Das beinhaltet z. B. die kontinuierliche oder
auch sporadische Beratung durch den städtischen
Sozialen Dienst, den Kinder- und Jugendnotdienst
mit der Möglichkeit der Inobhutnahme
sowie das Angebot der Übernachtungsstellen
durch den SKM – Kath. Verein
für soziale Dienste in Osnabrück e. V. rund
um die Uhr.
Insbesondere die Übernachtungsstellen im
Laurentiushaus für männliche und das Hedwig-
Haus für weibliche Jugendliche tragen
durch ihr niedrigschwelliges Angebot
wesentlich dazu bei, dass Jugendliche in
Osnabrück aufgefangen werden, bevor sie in
die Obdachlosigkeit gleiten. So wurden im
Rahmen der Inobhutnahme gemäß § 42
SGB VIII in diesen Einrichtungen im
Jahr 2009 zehn Jugendliche und im 1. Halbjahr
2010 vier Jugendliche betreut.
Der hier genannte Personenkreis (und auch
alle anderen Obdachlosen) sind eingebunden
in das in Osnabrück vorhandene und gut
ausgebaute Netzwerk sozialer Einrichtungen.
Die Problemlagen sind vielfältig und
zum Teil multikausal. Oft handelt es sich um
Suchtproblematiken und/oder Straffälligkeit.

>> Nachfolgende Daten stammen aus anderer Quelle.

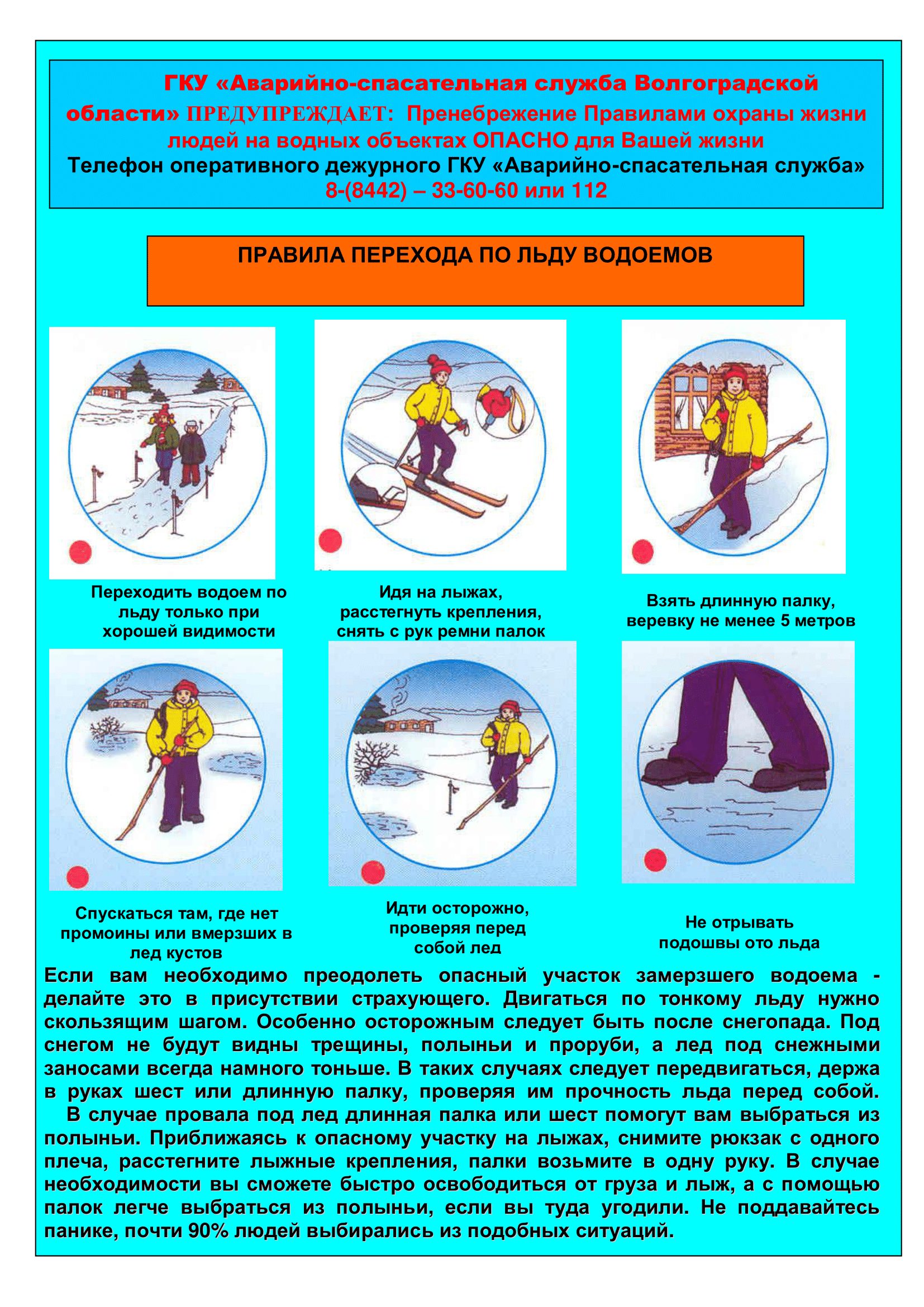 ГКУ «Аварийно-спасательная служба Волгоградской области» ПРЕДУПРЕЖДАЕТ: Пренебрежение Правилами охраны жизни людей на водных объектах ОПАСНО для Вашей жизни
Телефон оперативного дежурного ГКУ «Аварийно-спасательная служба»
8-(8442) – 33-60-60 или 112

ПРАВИЛА ПЕРЕХОДА ПО ЛЬДУ ВОДОЕМОВ

Переходить водоем по льду только при хорошей видимости

Идя на лыжах, расстегнуть крепления, снять с рук ремни палок

Взять длинную палку, веревку не менее 5 метров

Спускаться там, где нет промоины или вмерзших в лед кустов

Идти осторожно, проверяя перед собой лед

Не отрывать подошвы ото льда

Если вам необходимо преодолеть опасный участок замерзшего водоема - делайте это в присутствии страхующего. Двигаться по тонкому льду нужно скользящим шагом. Особенно осторожным следует быть после снегопада. Под снегом не будут видны трещины, полыньи и проруби, а лед под снежными заносами всегда намного тоньше. В таких случаях следует передвигаться, держа в руках шест или длинную палку, проверяя им прочность льда перед собой.
В случае провала под лед длинная палка или шест помогут вам выбраться из полыньи. Приближаясь к опасному участку на лыжах, снимите рюкзак с одного плеча, расстегните лыжные крепления, палки возьмите в одну руку. В случае необходимости вы сможете быстро освободиться от груза и лыж, а с помощью палок легче выбраться из полыньи, если вы туда угодили. Не поддавайтесь панике, почти 90% людей выбирались из подобных ситуаций.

Zur Konfliktlösung stehen entsprechende
Beratungsangebote zur Verfügung.
Wirtschaftlich abgesichert ist der Personenkreis
in aller Regel durch Leistungen der
Grundsicherung für Arbeitsuchende (SGB II).
Die Situation ist besonders dadurch gekennzeichnet,
dass diese jungen Erwachsenen
nicht dauerhaft in Osnabrück verbleiben,
sondern auf Grund von Aufnahmen in Therapieeinrichtungen
oder aus anderen Gründen
den Wohnsitz wechseln.

Zu 3:

Kinder und Jugendliche junge Erwachsene
Nach hiesiger Kenntnis ist das Angebot für
diese Zielgruppe im Vergleich mit gleich großen
Städten als qualitativ wie quantitativ positiv
zu bewerten. Große Städte bieten bei
entsprechender Bedarfslage und Handlungsnotwendigkeit
weitere Hilfsmodelle
(z. B. im Rahmen einer aufsuchenden Sozialarbeit
durch Streetworker oder spezifischen
Anlaufstellen in Form von Teestuben
mit Verpflegungs- und Waschmöglichkeiten)
an.
Die Unterstützungs- und Hilfsangebote anderer
Städte werden auf Grund der gesetzlich
vorgegebenen Rahmenvorschriften ähnlich
sein.
Die Intensität der jeweiligen Betreuung richtet
sich nach den Notwendigkeiten des Einzelfalles
und der Bereitschaft der/des Betroffenen,
diese Hilfe auch in Anspruch zu nehmen.